- _EXERCISE GOAL_: Once the data has been read, print it back in full, exactly.

(Page-level text extractions)

= Beginning of Section =

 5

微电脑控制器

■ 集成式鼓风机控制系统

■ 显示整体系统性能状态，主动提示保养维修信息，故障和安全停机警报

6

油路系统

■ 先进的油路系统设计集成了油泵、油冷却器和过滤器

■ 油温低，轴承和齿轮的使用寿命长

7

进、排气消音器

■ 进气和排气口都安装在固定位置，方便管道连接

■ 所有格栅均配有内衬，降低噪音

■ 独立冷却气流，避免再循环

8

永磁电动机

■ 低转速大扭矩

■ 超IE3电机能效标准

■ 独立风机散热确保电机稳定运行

= End of Section =

- _ANSWER TO THIS TASK_:
 5

微电脑控制器

■ 集成式鼓风机控制系统

■ 显示整体系统性能状态，主动提示保养维修信息，故障和安全停机警报

6

油路系统

■ 先进的油路系统设计集成了油泵、油冷却器和过滤器

■ 油温低，轴承和齿轮的使用寿命长

7

进、排气消音器

■ 进气和排气口都安装在固定位置，方便管道连接

■ 所有格栅均配有内衬，降低噪音

■ 独立冷却气流，避免再循环

8

永磁电动机

■ 低转速大扭矩

■ 超IE3电机能效标准

■ 独立风机散热确保电机稳定运行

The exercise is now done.